Because captives offer a level of transparency and flexibility not available through a fully insured plan, they don’t subject members to surprise bills or treatment sticker shock. A properly managed captive will improve the employee experience through guided medical management that ensures each plan member’s health care is accurate, timely, optimally priced and produces the desired result.
Why Captives Are Even More Beneficial for CUs
With an average age of 39 and the low-risk nature of their employment, credit union employees form a particularly favorable risk pool – a healthy group whose lower overall claims mean much lower group insurance costs than other industries. Demographics mean everything in health insurance pricing, and for credit unions, this can be a huge financial advantage for those who act on it.
CU Benefits Alliance medical claims analytics reports show that credit unions’ per-employee per-year (PEPY) medical claims are 23% less than other industries. Even when compared to other financial services workers, credit union employees display far lower PEPY medical claim costs.
A credit union-specific captive harnesses the predictability of those claims, rating and charging its members appropriately – and financially rewarding them through lower premiums.

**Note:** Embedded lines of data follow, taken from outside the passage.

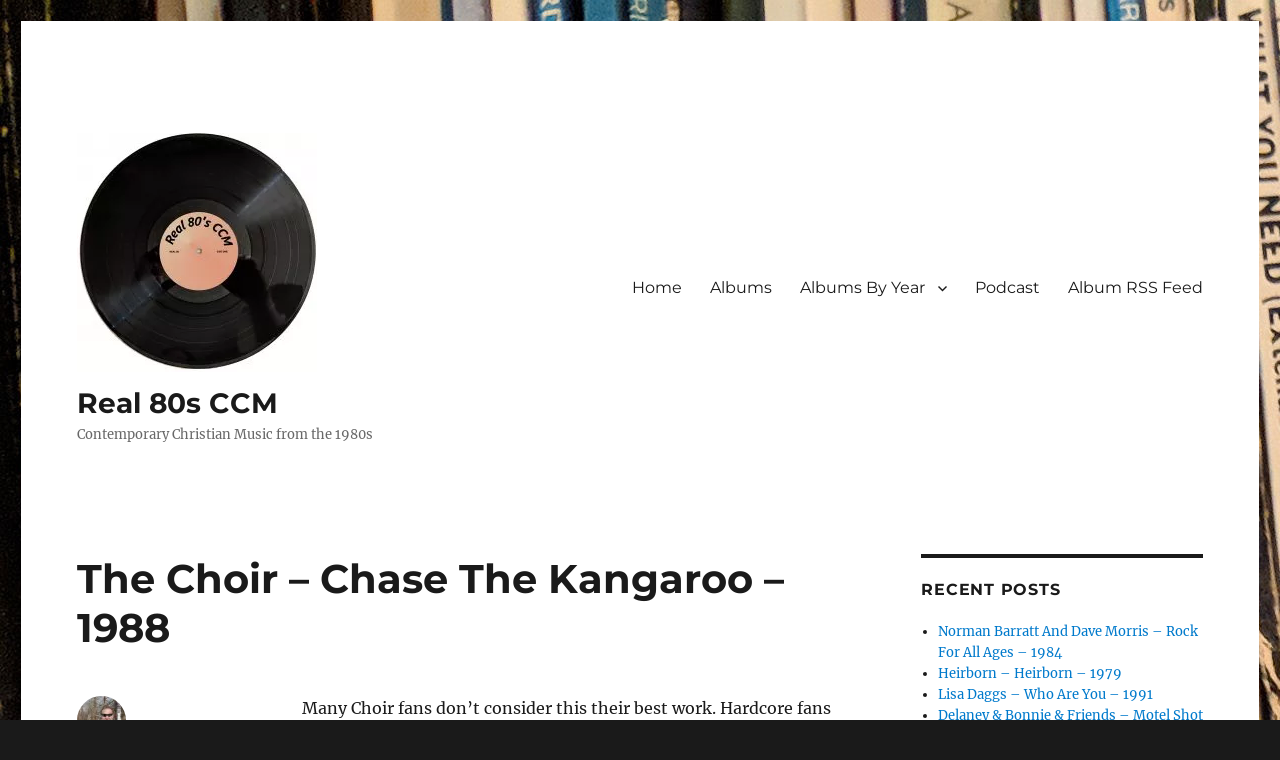

--- FILE ---
content_type: text/html; charset=utf-8
request_url: https://www.google.com/recaptcha/api2/aframe
body_size: 256
content:
<!DOCTYPE HTML><html><head><meta http-equiv="content-type" content="text/html; charset=UTF-8"></head><body><script nonce="5EjO3qgjRDBsgreeMetwHg">/** Anti-fraud and anti-abuse applications only. See google.com/recaptcha */ try{var clients={'sodar':'https://pagead2.googlesyndication.com/pagead/sodar?'};window.addEventListener("message",function(a){try{if(a.source===window.parent){var b=JSON.parse(a.data);var c=clients[b['id']];if(c){var d=document.createElement('img');d.src=c+b['params']+'&rc='+(localStorage.getItem("rc::a")?sessionStorage.getItem("rc::b"):"");window.document.body.appendChild(d);sessionStorage.setItem("rc::e",parseInt(sessionStorage.getItem("rc::e")||0)+1);localStorage.setItem("rc::h",'1768751458768');}}}catch(b){}});window.parent.postMessage("_grecaptcha_ready", "*");}catch(b){}</script></body></html>

--- FILE ---
content_type: text/css
request_url: https://real80sccm.com/wp-content/plugins/compact-wp-audio-player/css/player.css?ver=6.5.7
body_size: 189
content:
.sc_player_container1{display:inline}.sc_player_container1 .myButton_play{background:transparent url(https://real80sccm.com/wp-content/plugins/compact-wp-audio-player/image/xround-play-button-black.png.pagespeed.ic.FvCSroyr7K.png) no-repeat!important;cursor:pointer!important;width:32px!important;height:32px!important;border:none!important;position:relative;margin:0!important;padding:0!important}.sc_player_container1 .myButton_stop{background:transparent url(https://real80sccm.com/wp-content/plugins/compact-wp-audio-player/image/xround-pause-button-black.png.pagespeed.ic.oghTM-eAQY.png) no-repeat!important;cursor:pointer!important;width:32px!important;height:32px!important;border:none!important;position:relative;margin:0!important;padding:0!important}.sc_player_container2{max-width:56em}.sc_player_container2 .myButton_play{background:url(https://real80sccm.com/wp-content/plugins/compact-wp-audio-player/image/xstop-play.jpg.pagespeed.ic.OvJ0jSixiH.jpg) no-repeat;background-position:-30px -30px;cursor:pointer;width:40px;height:30px;border:none;position:relative}.sc_player_container2 .myButton_stop{background:url(https://real80sccm.com/wp-content/plugins/compact-wp-audio-player/image/xstop-play.jpg.pagespeed.ic.OvJ0jSixiH.jpg) no-repeat;background-position:-31px -90px;cursor:pointer;width:40px;height:30px;border:none;position:relative}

Instead of acquiring stop-loss with other employers (and covering those groups’ higher risk in the process), participating credit unions’ stop-loss premiums are based exclusively on the low-risk profile credit unions enjoy.

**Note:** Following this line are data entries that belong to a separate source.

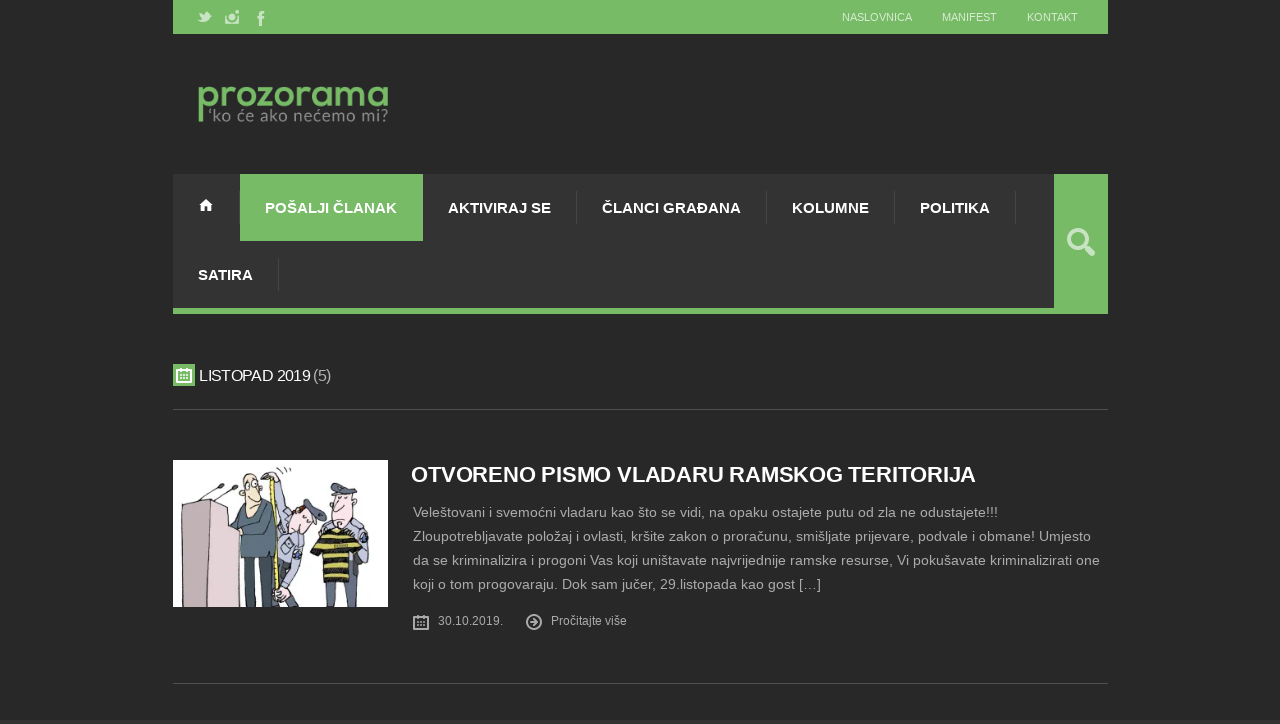

--- FILE ---
content_type: text/css
request_url: https://prozorama.com/wp-content/themes/Grimag_child/style.css
body_size: 91
content:
/* 
Theme Name: Grimag Child
Theme URI: http://strictthemes.com
Description: Child theme for the Grimag theme.
Author: StrictThemes
Author URI: http://strictthemes.com
Template: Grimag
Version: 1.0
*/

body.dark,
caption,
th,
#menu,
#footer,
.status-header,
.pricing-table-gray .pricing-table-title,
.pricing-table-gray .pricing-table-price,
.pricing-table-gray .button,
.pricing-table-dark .pricing-table-title,
.pricing-table-dark .pricing-table-price,
.pricing-table-dark .button,
.notice,
#sidebar .widget,
.more-link:hover,
#layout .mejs-volume-slider,
.widget_nav_menu,
.widget_nav_menu h5,
#buddypress div.item-list-tabs ul li.selected a span,
#buddypress div.item-list-tabs ul li.current a span,
#buddypress div.item-list-tabs ul li a span,
#buddypress div.item-list-tabs ul li a:hover span {
  background-color: #333333 !important;
}

.posalji-clanak{
	   background: #77bb66;
}

ul.menu {
    line-height: 1.5em;
}

a.post-thumb {
background-color: transparent !important;
}

#brojacframe{
		height:4.95rem;
		width: 40rem;
	}

@media only screen and (max-device-width: 480px) {
	#brojacframe{
		height: 2.55rem;
	}
	
}

--- FILE ---
content_type: text/css
request_url: https://prozorama.com/wp-content/uploads/grimag_custom.css
body_size: 388
content:
body, div, td {
 
}

/*-------------------------------------------
    Primary: Color
-------------------------------------------*/

h1, h2, h3, h4, h5, h6,
h1 a, h2 a, h3 a, h4 a, h5 a, h6 a,
a:hover,
#logo h2, #logo h2 a, #logo h2 img,
.nav-next a, .nav-previous a,
#but-prev-next a,
#wp-pagenavibox .wp-pagenavi *,
.widget_custom_menu > li > ul > li.current-menu-item > a,
.dark #but-prev-next a:hover,
.dark #wp-pagenavibox .wp-pagenavi a:hover {
  color: #333333;
}


/*-------------------------------------------
    Primary: Background Color
-------------------------------------------*/

body.dark,
caption,
th,
#menu,
#footer,
.status-header,
.pricing-table-gray .pricing-table-title,
.pricing-table-gray .pricing-table-price,
.pricing-table-gray .button,
.pricing-table-dark .pricing-table-title,
.pricing-table-dark .pricing-table-price,
.pricing-table-dark .button,
.notice,
#sidebar .widget,
.more-link:hover,
#layout .mejs-volume-slider,
.widget_nav_menu,
.widget_nav_menu h5,
#buddypress div.item-list-tabs ul li.selected a span,
#buddypress div.item-list-tabs ul li.current a span,
#buddypress div.item-list-tabs ul li a span,
#buddypress div.item-list-tabs ul li a:hover span {
  background-color: #333333;
}


/*-------------------------------------------
    Primary: Border Top Color
-------------------------------------------*/

#buddypress div.item-list-tabs ul li a span:after {
  border-top-color: #333333;
}


/*-------------------------------------------
    Primary Alt A: Color
-------------------------------------------*/

body.dark #content-layout,
#sidebar .widget,
#footer,
.sidebar-footer > div .widget,
body.dark #bbpress-forums .bbp-forum-info .bbp-forum-content,
body.dark #bbpress-forums p.bbp-topic-meta,
body.dark span.bbp-author-ip,
body.dark #buddypress .activity-list .activity-content .activity-header,
body.dark #buddypress .activity-list .activity-content .comment-header,
body.dark #buddypress div.activity-meta a:not(:hover),
body.dark #buddypress a.activity-time-since:not(:hover),
body.dark #buddypress .acomment-options a:not(:hover),
body.dark #buddypress div.activity-comments div.acomment-meta {
  color: #ababab;
}


/*-------------------------------------------
    Custom styles
-------------------------------------------*/

.posalji-clanak{
	   background: #77bb66;
}

ul.menu {
    line-height: 1.5em;
}

a.post-thumb {
background-color: transparent !important;
}

#brojacframe{
		height:4.95rem;
		width: 40rem;
	}

@media only screen and (max-device-width: 480px) {
	#brojacframe{
		height: 2.55rem;
	}
	
}


--- FILE ---
content_type: text/plain
request_url: https://www.google-analytics.com/j/collect?v=1&_v=j102&a=1176220742&t=pageview&_s=1&dl=https%3A%2F%2Fprozorama.com%2F2019%2F10%2F&ul=en-us%40posix&dt=listopad%202019%20-%20PROZORAMA&sr=1280x720&vp=1280x720&_u=YEBAAEABAAAAACAAI~&jid=1878415928&gjid=1986938046&cid=113022759.1768842848&tid=UA-11318949-36&_gid=1033567266.1768842848&_r=1&_slc=1&gtm=45He61e1n815ZC2TPHv79884191za200zd79884191&gcd=13l3l3l3l1l1&dma=0&tag_exp=103116026~103200004~104527907~104528501~104684208~104684211~105391253~115495938~115616985~115938466~115938469~116682877~116988316~117041587&z=943109072
body_size: -450
content:
2,cG-4XZC4BQSZC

Why Didn’t My Broker Tell Me About This Model Before?
Some companies have concerns about the word “captive.” After all, in another context, it means being taken prisoner or confined. Like any health plan arrangement, a captive must be administered correctly and with the right intentions. Brokers who primarily deal with fully-insured health plans – or the agents who represent them – may be reluctant to talk about captives or other alternative health plan models that may not be in the broker’s wheelhouse.
Telltale signs of improperly organized captives include members with an overly risky risk pool or policies that are unduly generic and simplified to suggest that the plan does not expect to manage any real claims. A captive also must have adequate capital and show that it makes significant claims. Otherwise, it could be a red flag signaling intentional design to serve as nothing more than a tax shelter. Using the model as a tax shelter, especially in property and casualty, has drawn the scrutiny of the IRS and the Securities and Exchange Commission.

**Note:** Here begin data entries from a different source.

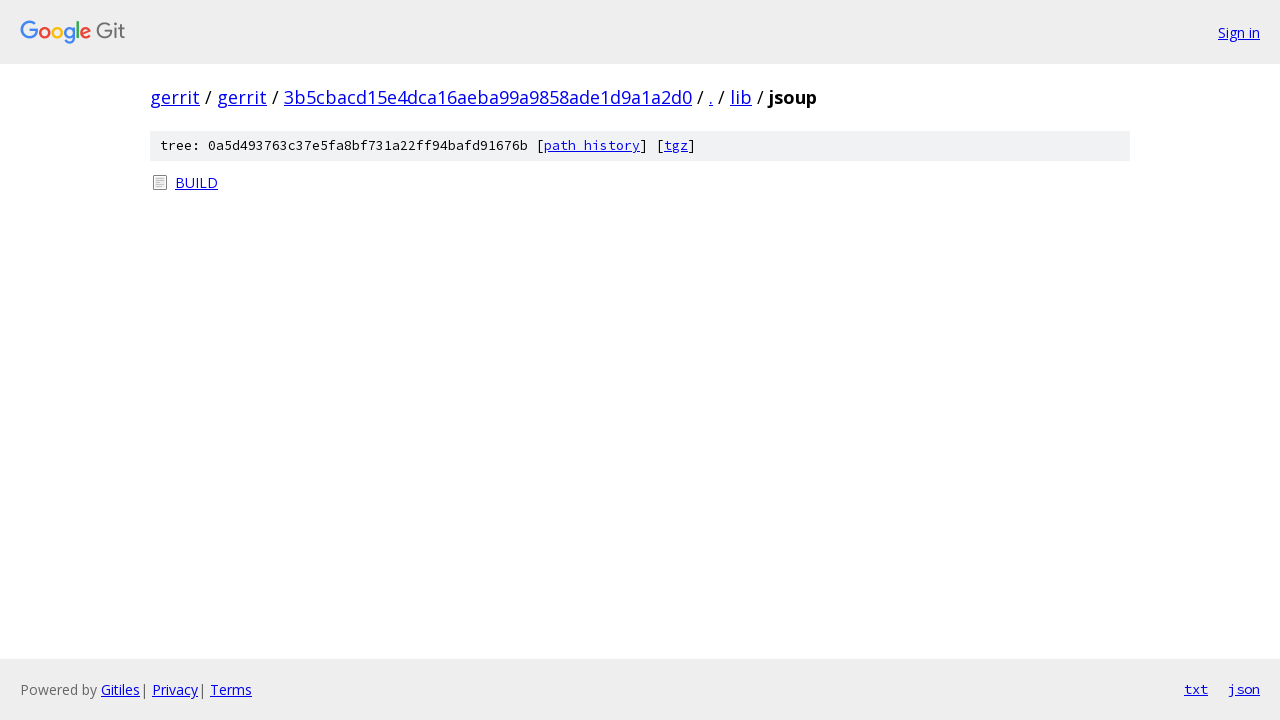

--- FILE ---
content_type: text/html; charset=utf-8
request_url: https://gerrit.googlesource.com/gerrit/+/3b5cbacd15e4dca16aeba99a9858ade1d9a1a2d0/lib/jsoup/
body_size: 667
content:
<!DOCTYPE html><html lang="en"><head><meta charset="utf-8"><meta name="viewport" content="width=device-width, initial-scale=1"><title>lib/jsoup - gerrit - Git at Google</title><link rel="stylesheet" type="text/css" href="/+static/base.css"><!-- default customHeadTagPart --></head><body class="Site"><header class="Site-header"><div class="Header"><a class="Header-image" href="/"><img src="//www.gstatic.com/images/branding/lockups/2x/lockup_git_color_108x24dp.png" width="108" height="24" alt="Google Git"></a><div class="Header-menu"> <a class="Header-menuItem" href="https://accounts.google.com/AccountChooser?faa=1&amp;continue=https://gerrit.googlesource.com/login/gerrit/%2B/3b5cbacd15e4dca16aeba99a9858ade1d9a1a2d0/lib/jsoup">Sign in</a> </div></div></header><div class="Site-content"><div class="Container "><div class="Breadcrumbs"><a class="Breadcrumbs-crumb" href="/?format=HTML">gerrit</a> / <a class="Breadcrumbs-crumb" href="/gerrit/">gerrit</a> / <a class="Breadcrumbs-crumb" href="/gerrit/+/3b5cbacd15e4dca16aeba99a9858ade1d9a1a2d0">3b5cbacd15e4dca16aeba99a9858ade1d9a1a2d0</a> / <a class="Breadcrumbs-crumb" href="/gerrit/+/3b5cbacd15e4dca16aeba99a9858ade1d9a1a2d0/">.</a> / <a class="Breadcrumbs-crumb" href="/gerrit/+/3b5cbacd15e4dca16aeba99a9858ade1d9a1a2d0/lib">lib</a> / <span class="Breadcrumbs-crumb">jsoup</span></div><div class="TreeDetail"><div class="u-sha1 u-monospace TreeDetail-sha1">tree: 0a5d493763c37e5fa8bf731a22ff94bafd91676b [<a href="/gerrit/+log/3b5cbacd15e4dca16aeba99a9858ade1d9a1a2d0/lib/jsoup">path history</a>] <span>[<a href="/gerrit/+archive/3b5cbacd15e4dca16aeba99a9858ade1d9a1a2d0/lib/jsoup.tar.gz">tgz</a>]</span></div><ol class="FileList"><li class="FileList-item FileList-item--regularFile" title="Regular file - BUILD"><a class="FileList-itemLink" href="/gerrit/+/3b5cbacd15e4dca16aeba99a9858ade1d9a1a2d0/lib/jsoup/BUILD">BUILD</a></li></ol></div></div> <!-- Container --></div> <!-- Site-content --><footer class="Site-footer"><div class="Footer"><span class="Footer-poweredBy">Powered by <a href="https://gerrit.googlesource.com/gitiles/">Gitiles</a>| <a href="https://policies.google.com/privacy">Privacy</a>| <a href="https://policies.google.com/terms">Terms</a></span><span class="Footer-formats"><a class="u-monospace Footer-formatsItem" href="?format=TEXT">txt</a> <a class="u-monospace Footer-formatsItem" href="?format=JSON">json</a></span></div></footer></body></html>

Brokers sometimes operate with a limited approach to alternative self-funding arrangements. As a result, a credit union’s health plan decision-makers may not be aware of the captive model. Although, ironically, traditional health insurance companies often participate in their own captive strategies to help cut their expenses. Additionally, only a handful of credit union captives are active in the United States. Most brokers, even if they are familiar with the captive insurance concept, simply don’t have access to a credit union-specific captive.
Join Forces With Like-Minded CUs
With the right partner and plan design, health insurance captives capitalize on the advantageous risk pool shared by credit unions across the country. They do so without shuffling expenses from the credit union to its employees in the form of higher deductibles, monthly premiums and other out-of-pocket costs.
Don’t throw away the advantages of your credit union’s healthy risk pool. With a health care captive, you can empower plan members to navigate the insurance system with all the information and tools they need to receive optimal care while your credit union takes control of its health care costs, becomes more competitive and shares a portion of annual premium returns.
John Harris CEO CU Benefits Alliance Portland, Ore.